Through Fulbright, she found two advisors and a network of interdisciplinary collaborators in the Boston area: Dr. David Mooney, PhD, a faculty member from Harvard specializing in tissue engineering, and Dr. Conor Walsh, PhD, who focused on robotics at MIT. Bridging medical science and engineering, Roche, Mooney, Walsh, and collaborators at Boston Children’s Hospital developed the Harvard Ventricular Assist Device (HarVAD), a soft-robotic sleeve device to maintain the heart’s functionality. In another collaboration among MIT, Harvard, the Royal College of Surgeons in Ireland, Trinity College Dublin, the Advanced Materials and BioEngineering Research (AMBER) Center, and National University of Ireland Galway, Roche and her teammates developed Therepi, a device that attaches to damaged heart tissue that can then be attached to a port to deliver medicines which can make the difference between patient recovery and heart failure. After completing her doctorate, Roche returned to Ireland for a postdoctoral fellowship at the National University of Ireland Galway before returning to Boston as a faculty member at MIT.

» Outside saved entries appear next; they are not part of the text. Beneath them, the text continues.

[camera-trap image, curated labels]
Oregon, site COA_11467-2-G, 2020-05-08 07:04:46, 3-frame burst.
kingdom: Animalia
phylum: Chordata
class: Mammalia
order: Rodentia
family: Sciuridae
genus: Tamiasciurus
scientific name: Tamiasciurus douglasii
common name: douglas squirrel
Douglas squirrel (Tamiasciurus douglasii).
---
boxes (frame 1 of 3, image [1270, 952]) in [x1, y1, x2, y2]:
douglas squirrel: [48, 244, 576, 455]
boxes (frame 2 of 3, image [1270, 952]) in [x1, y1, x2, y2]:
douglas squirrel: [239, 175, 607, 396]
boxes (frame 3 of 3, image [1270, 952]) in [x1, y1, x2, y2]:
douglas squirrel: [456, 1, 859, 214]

In an interview with MIT’s Mechanical Engineering department, Roche explained that her achievements in bioengineering are not something researchers in any one discipline can achieve working in isolation. “We need a concerted effort from many disciplines. We need to work with engineers, roboticists, tissue engineers, material scientists, surgeons, but I believe it’s possible.” 

Roche explains how the Fulbright experience helped her make critical connections that have advanced her research and career. In addition to expanding her professional network, Fulbright allowed Roche to engage more deeply in the culture of the United States. She says “the Fulbright experience also enabled me to experience many U.S. cities . . . I made lifelong friends from 32 different countries.” Since her Fulbright, Roche notes that she has “hosted many Fulbright students in my lab and enjoy[s] speaking regularly at Fulbright events in Boston.”